_SHORT TASK 1_
Translate this sentence from the page excerpt on Kubernetes monitoring into Spanish: "Make sure that the ServiceAccount called kube-state-metrics exists and if using RBAC, is bound to the correct role."

_PAGE EXCERPT_
* * * *

And last but not least, kube-state-metrics which collects information about Kubernetes objects themselves as they are accessible from the API. Find more information on what kind of metrics kube-state-metrics exposes in its repository.

apiVersion: extensions/v1beta1
kind: Deployment
metadata:
  name: kube-state-metrics
spec:
  replicas: 2
  template:
    metadata:
      labels:
        app: kube-state-metrics
    spec:
      serviceAccountName: kube-state-metrics
      containers:
      - name: kube-state-metrics
        image: quay.io/coreos/kube-state-metrics:v0.5.0
        ports:
        - name: metrics
          containerPort: 8080
        resources:
          requests:
            memory: 100Mi
            cpu: 100m
          limits:
            memory: 200Mi
            cpu: 200m

Make sure that the ServiceAccount called kube-state-metrics exists and if using RBAC, is bound to the correct role. See the kube-state-metrics repository for RBAC requirements.

And the respective Service manifest:

apiVersion: v1
kind: Service
metadata:
  labels:
    app: kube-state-metrics
    k8s-app: kube-state-metrics
  name: kube-state-metrics
spec:
  ports:
  - name: http-metrics
    port: 8080
    targetPort: metrics
    protocol: TCP
  selector:
    app: kube-state-metrics

Setup Monitoring

Once all the steps in the previous section have been taken there should be Endpoints objects containing the IPs of all of the above mentioned Kubernetes components. Now to setup the actual Prometheus and Alertmanager clusters. This manifest assumes that the Alertmanager cluster will be deployed in the monitoring namespace.

apiVersion: monitoring.coreos.com/v1alpha1
kind: Prometheus
metadata:
  name: k8s
  labels:
    prometheus: k8s
spec:
  replicas: 2
  version: v1.6.1
  serviceAccountName: prometheus-k8s
  serviceMonitorSelector:
    matchExpression:
    - {key: k8s-apps, operator: Exists}
  ruleSelector:
    matchLabels:
      role: prometheus-rulefiles
      prometheus: k8s
  resources:
    requests:
      # 2Gi is default, but won't schedule if you don't have a node with >2Gi
      # memory. Modify based on your target and time-series count for
      # production use. This value is mainly meant for demonstration/testing
      # purposes.
      memory: 400Mi
  alerting:
    alertmanagers:
    - namespace: monitoring
      name: alertmanager-main
      port: web

Make sure that the ServiceAccount called prometheus-k8s exists and if using RBAC, is bound to the correct role. Read more on RBAC when using the Prometheus Operator.

* * * *

_PROVIDED ENTRIES_

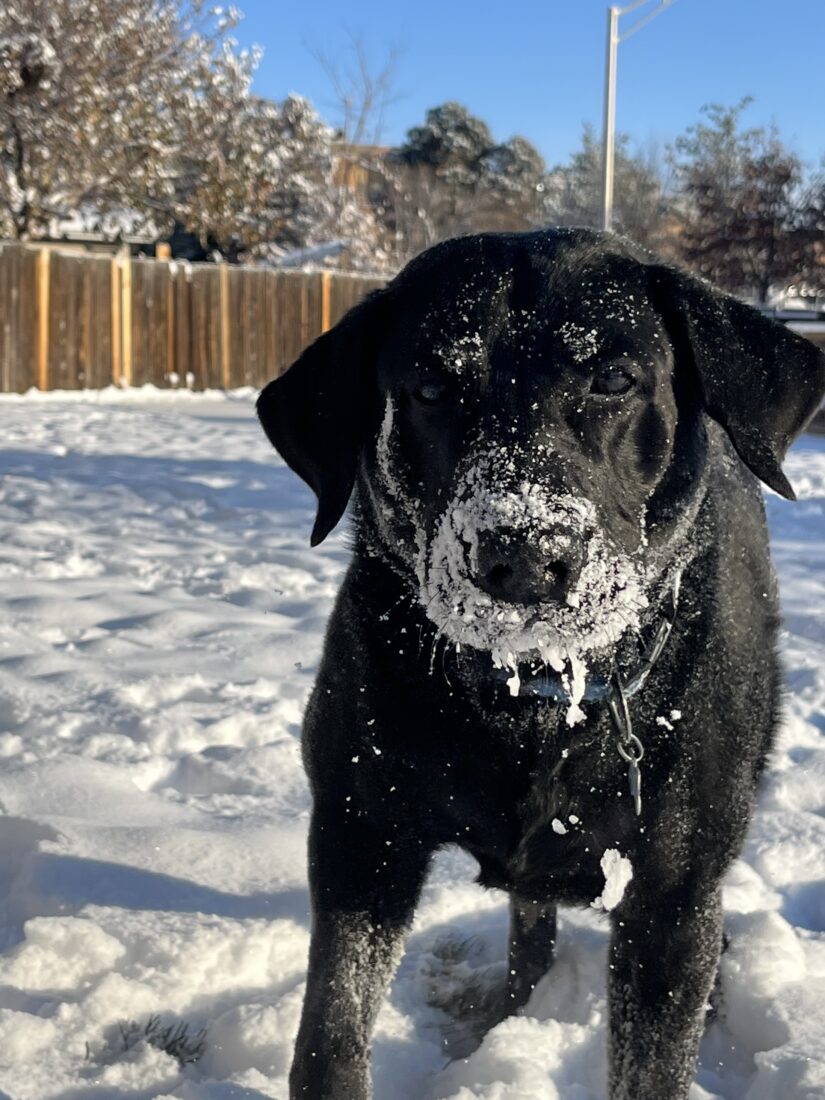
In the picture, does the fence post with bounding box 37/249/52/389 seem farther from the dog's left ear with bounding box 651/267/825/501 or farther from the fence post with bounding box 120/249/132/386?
the dog's left ear with bounding box 651/267/825/501

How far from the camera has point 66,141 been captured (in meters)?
18.4

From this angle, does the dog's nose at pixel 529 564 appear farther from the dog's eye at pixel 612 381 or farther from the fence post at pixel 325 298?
the fence post at pixel 325 298

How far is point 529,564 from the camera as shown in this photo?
1.77 metres

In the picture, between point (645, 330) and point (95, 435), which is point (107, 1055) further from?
point (95, 435)

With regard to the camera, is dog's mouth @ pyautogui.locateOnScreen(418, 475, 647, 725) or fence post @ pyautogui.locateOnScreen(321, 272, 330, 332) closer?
dog's mouth @ pyautogui.locateOnScreen(418, 475, 647, 725)

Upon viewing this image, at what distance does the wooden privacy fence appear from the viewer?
50.6 ft

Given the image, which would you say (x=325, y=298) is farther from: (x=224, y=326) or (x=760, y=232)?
(x=760, y=232)

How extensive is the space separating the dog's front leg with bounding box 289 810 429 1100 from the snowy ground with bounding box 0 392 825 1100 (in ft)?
0.98

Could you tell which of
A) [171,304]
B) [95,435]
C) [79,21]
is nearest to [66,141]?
[79,21]

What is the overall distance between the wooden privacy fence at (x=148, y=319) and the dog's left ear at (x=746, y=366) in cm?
1191

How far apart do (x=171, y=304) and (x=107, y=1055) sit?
16.6 metres

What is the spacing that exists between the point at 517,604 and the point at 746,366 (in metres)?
0.81

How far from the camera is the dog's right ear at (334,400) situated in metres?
2.41

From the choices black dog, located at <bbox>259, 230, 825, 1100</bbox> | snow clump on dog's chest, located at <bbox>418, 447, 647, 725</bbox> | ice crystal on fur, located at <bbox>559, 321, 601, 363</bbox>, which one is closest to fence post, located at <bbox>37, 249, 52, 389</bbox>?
black dog, located at <bbox>259, 230, 825, 1100</bbox>
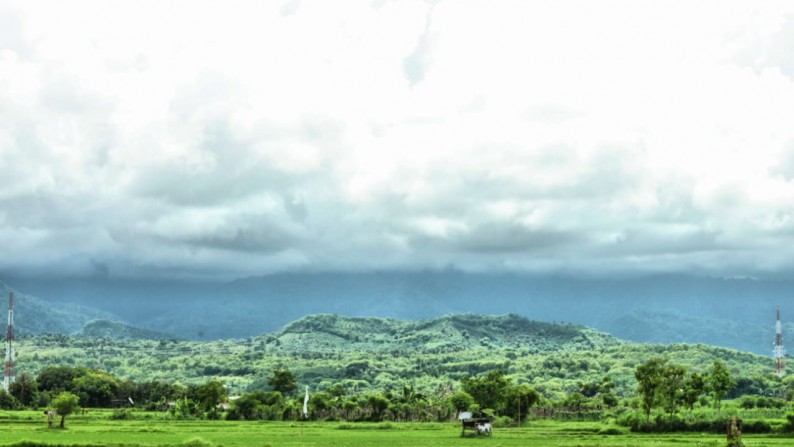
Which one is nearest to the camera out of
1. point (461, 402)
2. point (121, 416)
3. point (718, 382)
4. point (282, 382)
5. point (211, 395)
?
point (718, 382)

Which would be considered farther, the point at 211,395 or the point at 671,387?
the point at 211,395

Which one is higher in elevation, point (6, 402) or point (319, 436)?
point (6, 402)

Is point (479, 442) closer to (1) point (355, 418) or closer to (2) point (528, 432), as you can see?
(2) point (528, 432)

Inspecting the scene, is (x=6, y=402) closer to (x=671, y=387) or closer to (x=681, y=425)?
(x=671, y=387)

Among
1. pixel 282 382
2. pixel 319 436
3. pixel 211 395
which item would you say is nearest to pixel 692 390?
pixel 319 436

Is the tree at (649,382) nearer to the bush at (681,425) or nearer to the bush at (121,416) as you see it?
the bush at (681,425)

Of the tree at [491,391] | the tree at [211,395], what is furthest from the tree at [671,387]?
the tree at [211,395]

* * * *

_SHORT TASK 2_
Put the lines of the records starting at the line that contains "From this angle, does" and ending at the line that contains "1.77 metres" into a Markdown table with the columns Row and Line, leaving out blank lines.

_TASK SOLUTION 1_
Asegúrate de que la ServiceAccount llamada kube-state-metrics exista y, si usas RBAC, esté vinculada al rol correcto.

_TASK SOLUTION 2_
| Row | Line |
|---|---|
| 1 | From this angle, does the dog's nose at pixel 529 564 appear farther from the dog's eye at pixel 612 381 or farther from the fence post at pixel 325 298? |
| 2 | the fence post at pixel 325 298 |
| 3 | How far is point 529,564 from the camera as shown in this photo? |
| 4 | 1.77 metres |